Au plus fort de la pandémie, les plateformes de captation et de webdiffusion auront accompli leur mission : garder la culture vivante. Mais alors que l’orage semble passé, que la plupart des festivals, plateaux télévisés et salles de spectacles retrouvent graduellement leur public, qu’adviendra-t-il des Livetoune, Livedanstonsalon et Yoop ? Elles ne sont pas près de fermer, a constaté La Presse.

« Au départ, on pensait que ça durerait trois mois, six mois. Maintenant, on se rend compte, presque un an et demi plus tard, que c’est là pour de bon. Les artistes répondent présent, le public aussi », affirme en toute assurance Dany Laliberté, coproducteur de Livedanstonsalon.

À voir son site, la plateforme semble rouler bon train. Laurence Jalbert, la comédie musicale Elton Songs, Tocadéo avec Marc Hervieux et Annie Villeneuve : la programmation des prochaines semaines est comparable à celle de plusieurs salles de spectacles.

Depuis qu’elle a converti ses entrepôts en plateau de tournage, en novembre dernier, la petite équipe de producteurs de spectacles et de fournisseurs audiovisuels qui s’était soudainement retrouvée sans contrat a capté et webdiffusé plus de 80 spectacles. Au départ, Livedanstonsalon souhaitait offrir une solution de rechange de qualité supérieure aux spectacles virtuels qu’improvisaient les artistes dans leur salon.

Ça devait être un gagne-pain temporaire, mais la plateforme a mis le doigt sur un besoin que plusieurs soupçonnaient. Avant la pandémie, l’occasion de l’éprouver ne s’était simplement jamais présentée.

Selon un récent sondage de Patrimoine canadien et du Conseil des arts du Canada, 14 % des Canadiens ont découvert les webdiffusions pendant la pandémie. Par ailleurs, près de la moitié (48 %) des répondants ont participé à des évènements artistiques en ligne au cours de la dernière année et demie.

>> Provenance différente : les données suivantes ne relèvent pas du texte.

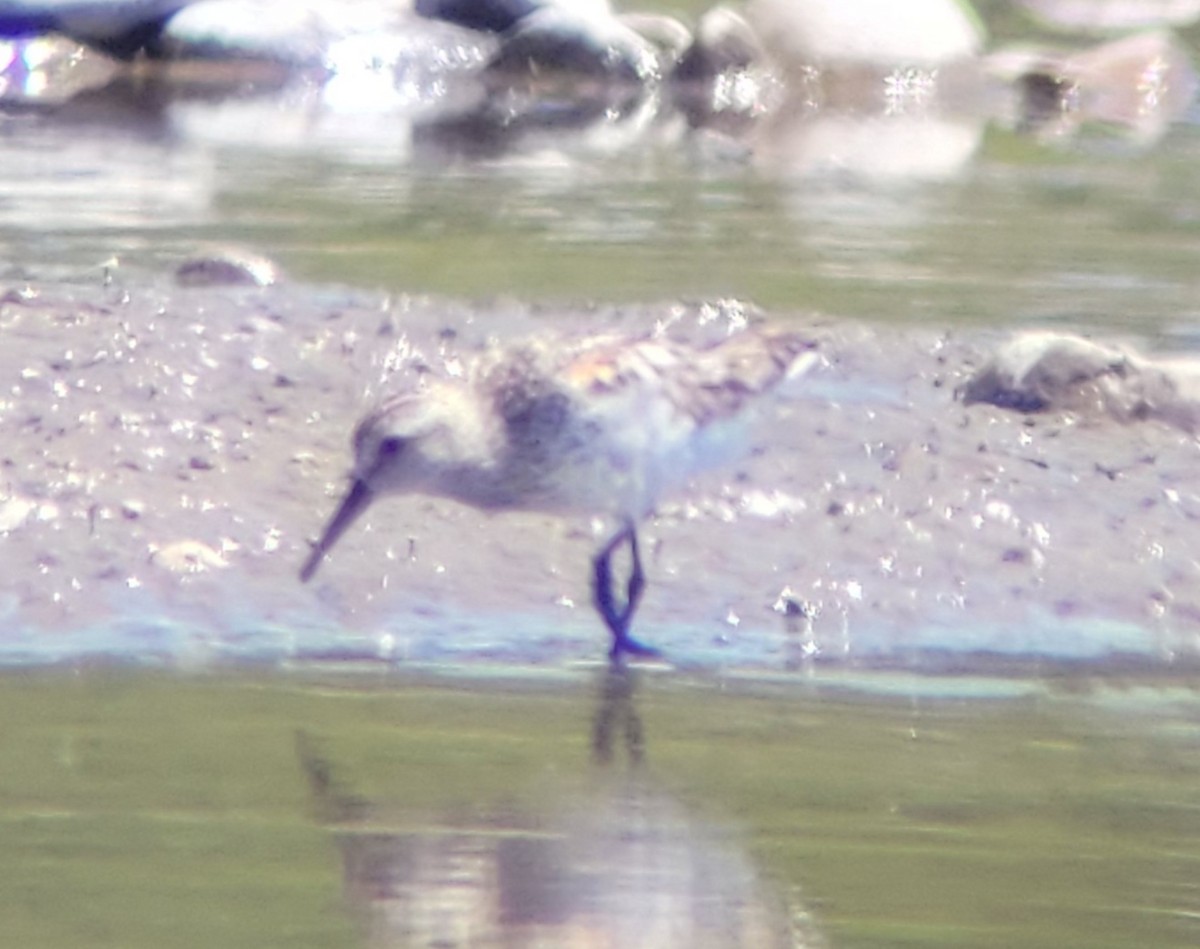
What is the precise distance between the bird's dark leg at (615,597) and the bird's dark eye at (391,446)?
2.03 ft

Le public en région, où l’offre culturelle est plus limitée, les personnes âgées qui peuvent difficilement se déplacer, les curieux qui préfèrent « tester » un artiste en virtuel (et à moindre coût) avant de le voir en salle... : toutes ces personnes ont profité des plateformes comme Livedanstonsalon, fait remarquer Dany Laliberté, qui ne voit pas pourquoi la demande ralentirait après la pandémie.

PHOTO MARIE-ÉLAINE PITRE, FOURNIE PAR YOOP

L’auteur-compositeur-interprète Louis-Jean Cormier dans l’espace Yoop à la Place des Arts

Du côté de Yoop, le mystère plane toujours sur ce que deviendra le pendant virtuel du distributeur évènementiel, l’espace Yoop, qui a été un acteur important pendant la pandémie. Son fondateur, Benoit Fredette, assure que la plateforme numérique continuera de rouler, sans pour autant préciser la forme qu’elle prendra.

Investir dans le numérique

Au Québec, il y a une plateforme de captation et de webdiffusion qui existait bien avant la pandémie. Créée en 2012 par Guillaume Lombart, un éditeur musical, Livetoune se voulait un outil de promotion pour les artistes québécois. Au départ, ils étaient deux passionnés dans le projet. Depuis la dernière année et demie, ils ont triplé le nombre d’employés.

« [La demande] pour les captations a explosé. D’un coup, tous les concerts ont été annulés, et tout le monde m’a appelé pour me demander si j’avais une solution ! », se souvient M. Lombart.

PHOTO VICTOR DIAZ, FOURNIE PAR GUILLAUME LOMBART

Guillaume Lombart, président de Livetoune

Il a pris le pari de mettre sur pied une billetterie numérique. Il s’est aussi équipé en personnel et en matériel avec de nouvelles caméras, régies de diffusion, voitures... le tout pour un investissement global de presque 300 000 $.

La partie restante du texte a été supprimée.